Sudah lama saya tidak menuliskan surat
buatmu, Sayang. Apa kabar
sampai hari ini? Ada yang lengang dari anganku. Barangkali bayangmu telah lesap
dipeluk waktu. Tetapi saya begitu menikmati hidup yang baru; tanpamu. Saya
punya pacar baru, sebut saja namanya puisi. Dia menjadikanku selalu insomnia,
jadi menyukai wedang teh dan kopi, dan mengajariku menjadi perempuan.
Di liburan menuju kuliah semester V, ada yang harus saya syukuri.
Pertama, saya bersyukur karena sudah dua tahun mengenalmu. Di sebuah musim yang
mengajakku untuk mencium aroma hujan, saya mengenal wajahmu serupa puisi.

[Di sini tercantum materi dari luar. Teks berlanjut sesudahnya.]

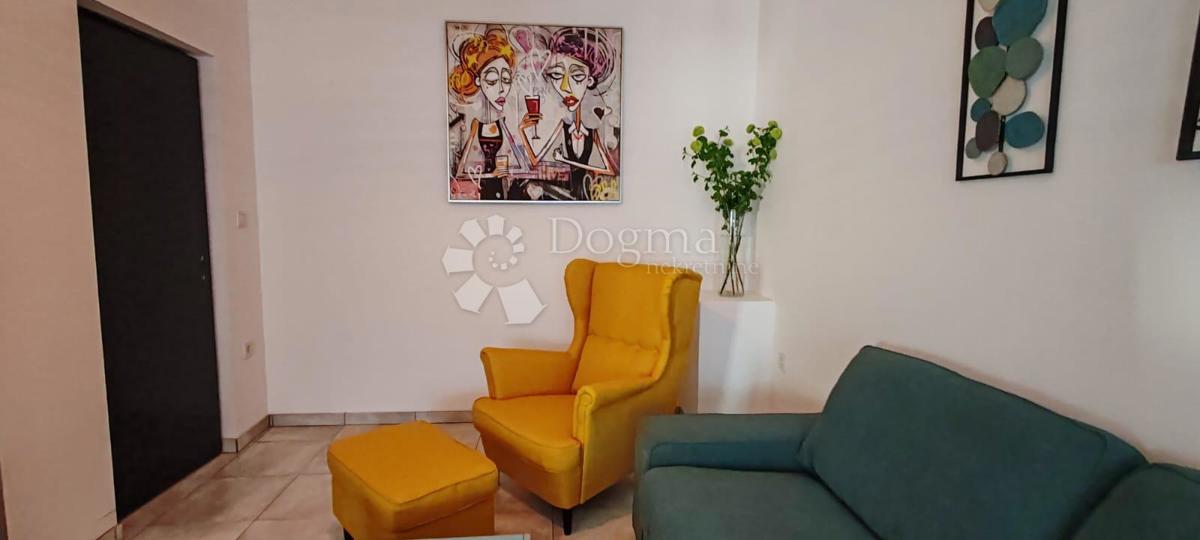 Apartma Supetarska Draga, Rab, 85m2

Entah, ada berapa puisi yang kutujukan kepadamu, tetapi tetap saja saya
sembunyikan perasaan ingin memiliki. (Abaikan hal ini!!) Kedua, saya mesti bersyukur
sebab Indeks Prestasi semester IV berjumlah 3,72. Saya sungguh tidak puas
dengan itu. Apalagi nilai sebuah mata kuliah dengan bobot 3 SKS harus mendapat
nilai C+. Barangkali ini pertama kali saya kuliah dengan nilai sejelek itu.
Tetapi kata teman-teman saya, IP itu sudah tinggi. Baiklah, tugas saya hanya
mensyukuri. Ketiga, saya juga harus bersyukur, saya bisa mengenal puisi.

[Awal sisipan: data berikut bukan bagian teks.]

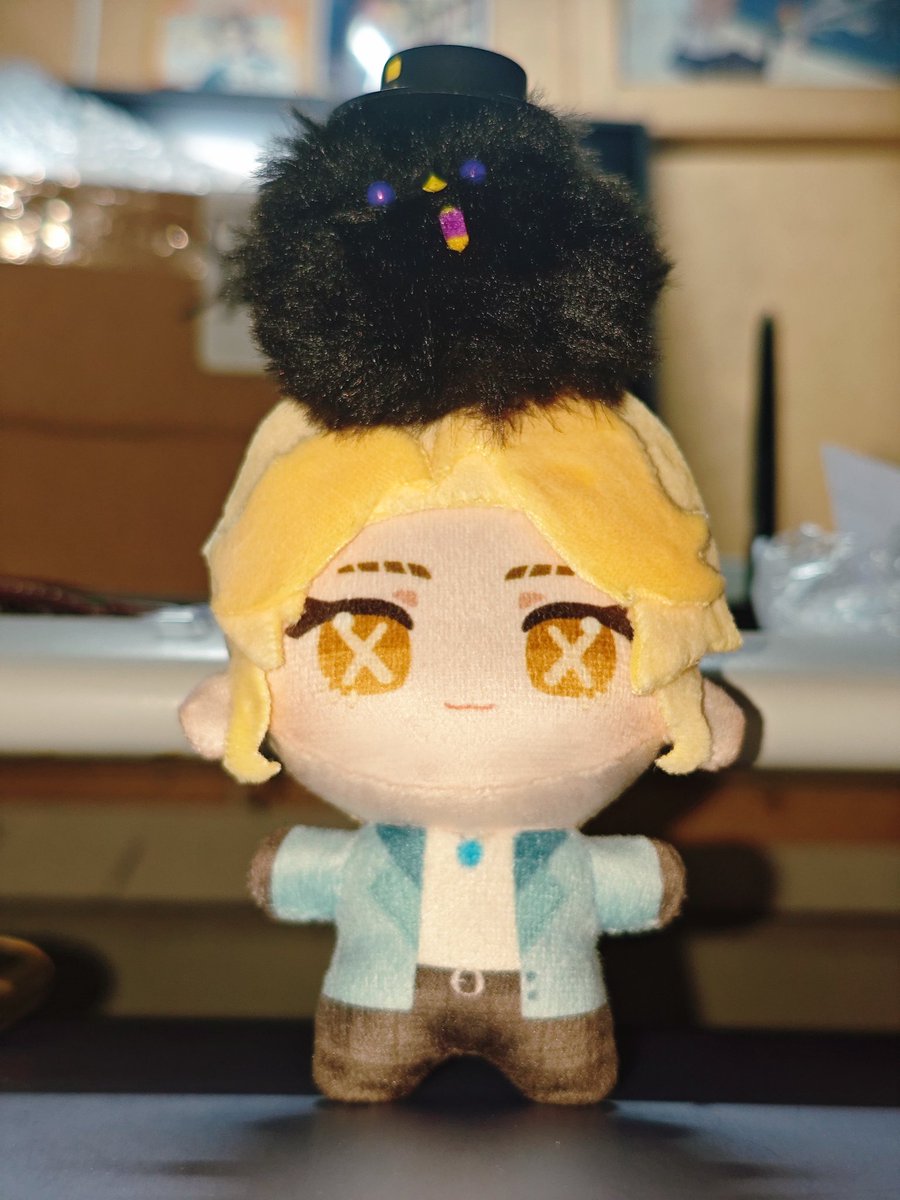 嬷所有人 (@hexi_needfood) on Twitter photo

Beberapa puisi saya sudah dimuat di media massa. Saya tidak peduli dengan
jangkauannya, baik lokal maupun nasional. Ada satu hal yang harus saya ingat,
saya mempunyai doa ibu.
Percayalah, Sayang. Saya mencintaimu. Bukan karena puisi,
kata-kata, atau parasmu yang rupawan. Ada debar yang ingar ketika kamu lewat
dalam bayang. Belakangan
ini saya mengingat sebuah benda bernama over pal. Saya menginginkan
bersamamu sepertinya. Bagaimana? Di sebuah pintu yang berderit, kamu juga suka
memainkannya, membuka dan menutupnya, menikmati suara jerit pintu yang aus.

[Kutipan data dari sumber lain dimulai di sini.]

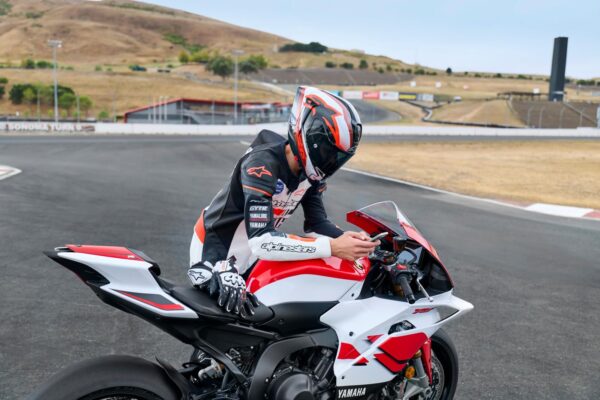 Noutati Yamaha EICMA 2025 motoADN 108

Saya pernah kehilangan kunci pintu. Tidak ada yang bisa menemukannya, apalagi kunci
itu hanya satu. Suatu hari, dengan melewati jendela layaknya pencuri, seseorang
masuk untuk mendobraknya dari dalam. Kebetulan
pintu itu terdiri dari dua potong. Hari itu juga, saya ke sebuah toko besi dan
membeli over pal bersama gembok. Saya terdiam di depan benda material
bangunan itu, tetapi ada yang saya inginkan dari mereka. Soal over pal, satu
bagian dengan bagian lainnya ada kalanya terbuka, menjauh, dan sama-sama
menunggu seorang menutup pintu. Merekatkannya kembali, ke dalam kesetiaan yang
tak terbatas. Satu lagi, saya juga membeli gembok. Tentu saja, Sayang, bersama
kuncinya. Bukankah sebuah kunci hanya akan bisa memasuki gembok yang satu;
jodohnya, dan tidak akan mau membuka hatinya kepada gembok yang lain? Ini bukan
soal impianku untuk pergi ke Paris lalu menggembok cinta kita. Bukan. Sama
sekali saya tidak memikirkan itu. Tetapi kita pun harus memilih. Kamu menjadi over
pal atau menjadi gembok. Agar kita saling menutup rapat daun pintu yang
rusak itu, dengan sederhana yang paling puisi.
Purwokerto, 06 Agustus 2015, 00.00 WIB.